** Excerpted text follows **

- Born: Sri Lanka
- Education: University of Oregon (B.S., M.S.) University of California, Santa Cruz (Ph.D)
- Organization(s): Conservation International, National Geographic Society, Aspen Institute
- Known for: Conservation science, science communication, endangered species
- Television: Emmy-nominated (2013)

= M. Sanjayan =

American conservation scientist

M. Sanjayan is an American conservation scientist, writer and television news contributor, specializing in the role of nature in preserving and enhancing human life. He is referred to as Sanjayan, using one name as is sometimes Tamil custom. He was the chief executive officer at Conservation International, a global conservation organization working to protect the nature people around the world rely on for food, freshwater, and livelihoods.

His scientific work has been published in peer-reviewed journals Science, Nature and Conservation Biology and his expertise has received extensive media coverage, including Vanity Fair, Outside, Time, Men's Journal, The New York Times, The Atlantic, and "CBS This Morning".

In 2023, Sanjayan was named to the inaugural TIME100 Climate list, recognizing the 100 most innovative leaders driving business climate action.

** End of Excerpted text **
** Study material follows **

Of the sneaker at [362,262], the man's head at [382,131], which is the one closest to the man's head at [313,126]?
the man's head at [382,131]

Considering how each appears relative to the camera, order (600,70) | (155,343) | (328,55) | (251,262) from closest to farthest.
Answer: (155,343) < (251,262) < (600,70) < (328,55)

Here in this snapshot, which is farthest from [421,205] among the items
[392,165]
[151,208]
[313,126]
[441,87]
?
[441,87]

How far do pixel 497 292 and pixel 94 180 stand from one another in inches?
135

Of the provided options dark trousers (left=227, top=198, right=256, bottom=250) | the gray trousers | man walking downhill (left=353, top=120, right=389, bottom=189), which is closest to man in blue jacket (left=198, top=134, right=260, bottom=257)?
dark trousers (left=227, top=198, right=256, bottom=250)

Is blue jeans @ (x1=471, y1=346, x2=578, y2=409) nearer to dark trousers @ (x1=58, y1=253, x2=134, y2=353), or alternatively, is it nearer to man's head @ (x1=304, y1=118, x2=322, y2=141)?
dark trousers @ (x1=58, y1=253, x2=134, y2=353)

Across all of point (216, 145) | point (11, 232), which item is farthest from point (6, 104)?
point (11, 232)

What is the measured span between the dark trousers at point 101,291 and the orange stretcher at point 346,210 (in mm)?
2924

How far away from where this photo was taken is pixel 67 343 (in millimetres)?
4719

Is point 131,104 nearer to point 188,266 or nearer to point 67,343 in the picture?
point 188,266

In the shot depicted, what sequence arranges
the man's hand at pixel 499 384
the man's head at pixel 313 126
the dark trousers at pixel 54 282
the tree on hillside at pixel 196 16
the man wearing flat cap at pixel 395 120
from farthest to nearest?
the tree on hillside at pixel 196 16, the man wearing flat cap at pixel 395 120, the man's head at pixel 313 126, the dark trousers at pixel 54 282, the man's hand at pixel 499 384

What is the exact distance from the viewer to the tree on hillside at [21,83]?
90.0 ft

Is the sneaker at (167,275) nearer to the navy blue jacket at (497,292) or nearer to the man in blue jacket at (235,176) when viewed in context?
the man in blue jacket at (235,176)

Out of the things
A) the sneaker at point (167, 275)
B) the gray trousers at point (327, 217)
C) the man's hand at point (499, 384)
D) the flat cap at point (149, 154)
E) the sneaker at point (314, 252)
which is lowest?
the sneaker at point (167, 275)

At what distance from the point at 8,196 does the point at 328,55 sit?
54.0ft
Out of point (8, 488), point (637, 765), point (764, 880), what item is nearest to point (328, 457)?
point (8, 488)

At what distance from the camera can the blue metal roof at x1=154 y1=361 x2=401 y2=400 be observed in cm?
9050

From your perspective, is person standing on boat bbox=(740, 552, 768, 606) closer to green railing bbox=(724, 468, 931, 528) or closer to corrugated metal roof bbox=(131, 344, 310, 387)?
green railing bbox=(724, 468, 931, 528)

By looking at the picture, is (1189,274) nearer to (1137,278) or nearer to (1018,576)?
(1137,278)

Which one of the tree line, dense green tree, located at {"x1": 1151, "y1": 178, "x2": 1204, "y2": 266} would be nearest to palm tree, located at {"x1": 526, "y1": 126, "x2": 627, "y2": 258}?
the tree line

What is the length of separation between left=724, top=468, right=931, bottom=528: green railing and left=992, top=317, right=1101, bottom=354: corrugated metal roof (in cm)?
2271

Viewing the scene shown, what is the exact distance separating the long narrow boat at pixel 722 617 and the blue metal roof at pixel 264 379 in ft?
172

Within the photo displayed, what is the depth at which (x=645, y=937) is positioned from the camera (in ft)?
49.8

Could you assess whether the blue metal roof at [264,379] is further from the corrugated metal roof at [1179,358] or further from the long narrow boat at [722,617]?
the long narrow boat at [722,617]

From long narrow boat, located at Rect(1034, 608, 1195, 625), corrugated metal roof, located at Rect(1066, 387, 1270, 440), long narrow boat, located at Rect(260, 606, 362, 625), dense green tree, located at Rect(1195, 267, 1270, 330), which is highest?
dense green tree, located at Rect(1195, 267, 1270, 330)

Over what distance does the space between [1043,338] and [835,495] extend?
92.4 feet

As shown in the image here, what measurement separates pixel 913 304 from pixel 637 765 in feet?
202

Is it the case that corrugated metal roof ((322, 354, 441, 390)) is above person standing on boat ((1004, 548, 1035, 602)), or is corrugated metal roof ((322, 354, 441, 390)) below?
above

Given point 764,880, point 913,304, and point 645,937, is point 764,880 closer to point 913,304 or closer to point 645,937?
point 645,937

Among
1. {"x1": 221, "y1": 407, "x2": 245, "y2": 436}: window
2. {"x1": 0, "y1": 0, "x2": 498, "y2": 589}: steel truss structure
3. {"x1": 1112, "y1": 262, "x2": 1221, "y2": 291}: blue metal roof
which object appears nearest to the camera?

** End of Study material **

Exercise brief.
Reproduce the M. Sanjayan profile word for word, from start to finish. Nothing in the listing matters for this work.

Solution for this problem.
- Born: Sri Lanka
- Education: University of Oregon (B.S., M.S.) University of California, Santa Cruz (Ph.D)
- Organization(s): Conservation International, National Geographic Society, Aspen Institute
- Known for: Conservation science, science communication, endangered species
- Television: Emmy-nominated (2013)

= M. Sanjayan =

American conservation scientist

M. Sanjayan is an American conservation scientist, writer and television news contributor, specializing in the role of nature in preserving and enhancing human life. He is referred to as Sanjayan, using one name as is sometimes Tamil custom. He was the chief executive officer at Conservation International, a global conservation organization working to protect the nature people around the world rely on for food, freshwater, and livelihoods.

His scientific work has been published in peer-reviewed journals Science, Nature and Conservation Biology and his expertise has received extensive media coverage, including Vanity Fair, Outside, Time, Men's Journal, The New York Times, The Atlantic, and "CBS This Morning".

In 2023, Sanjayan was named to the inaugural TIME100 Climate list, recognizing the 100 most innovative leaders driving business climate action.